## Task details
Please recast the items from the line containing "Is wooden wall" through the final line of the items, inclusive, as a Markdown table with the columns Row and Content, leaving out any blank lines.

==== Data provided ====

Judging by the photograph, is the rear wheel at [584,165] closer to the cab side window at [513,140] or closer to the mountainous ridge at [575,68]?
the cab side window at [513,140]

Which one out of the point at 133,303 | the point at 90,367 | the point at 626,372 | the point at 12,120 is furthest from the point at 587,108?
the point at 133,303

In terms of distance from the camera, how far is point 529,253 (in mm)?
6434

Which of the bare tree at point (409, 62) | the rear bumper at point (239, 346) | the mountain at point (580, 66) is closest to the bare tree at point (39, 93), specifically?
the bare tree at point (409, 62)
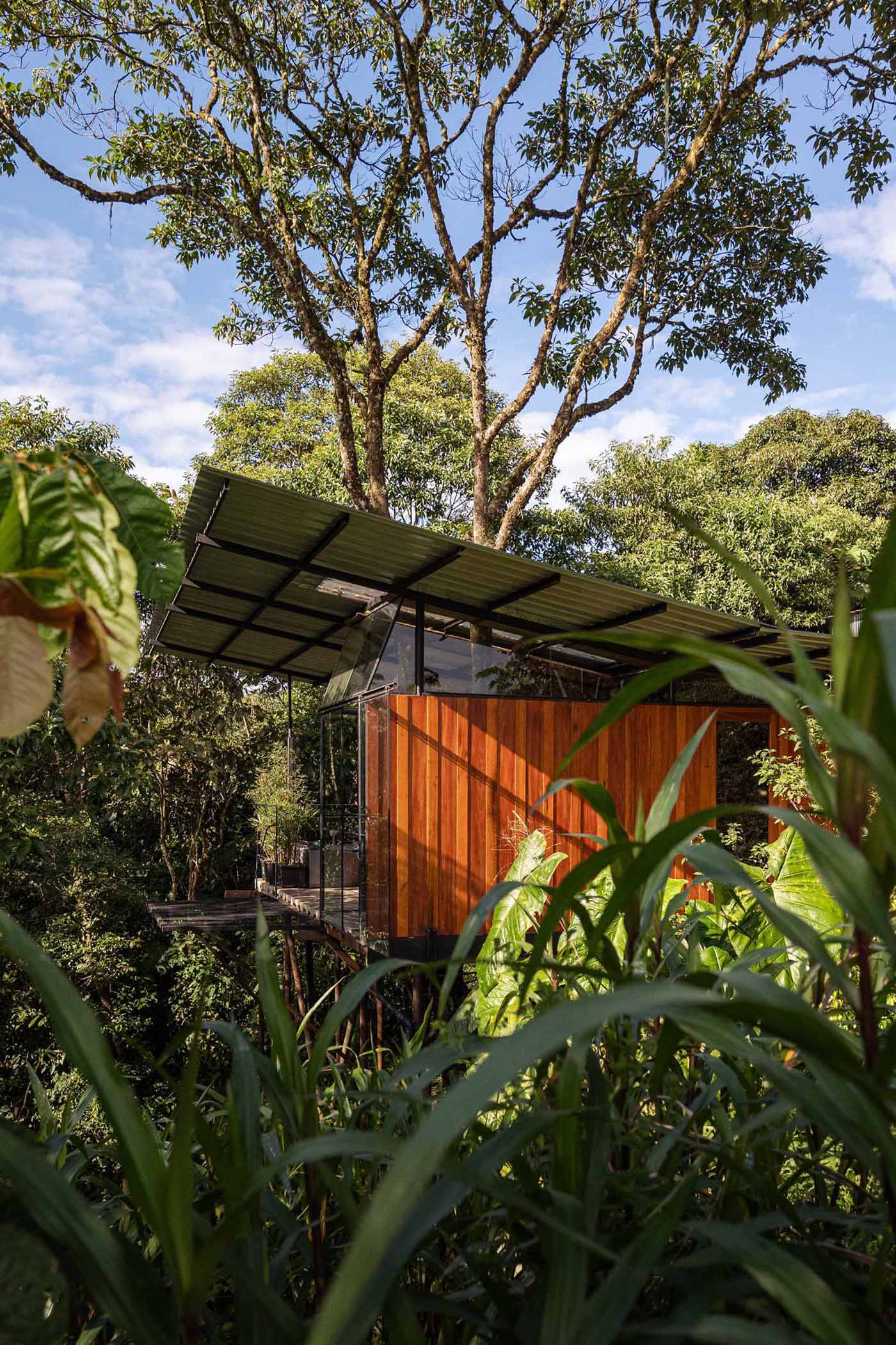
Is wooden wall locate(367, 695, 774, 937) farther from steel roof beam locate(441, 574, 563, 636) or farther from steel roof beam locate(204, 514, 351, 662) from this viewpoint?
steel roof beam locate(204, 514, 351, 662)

====

## Exercise answer
| Row | Content |
|---|---|
| 1 | Is wooden wall locate(367, 695, 774, 937) farther from steel roof beam locate(441, 574, 563, 636) or farther from steel roof beam locate(204, 514, 351, 662) from this viewpoint? |
| 2 | steel roof beam locate(204, 514, 351, 662) |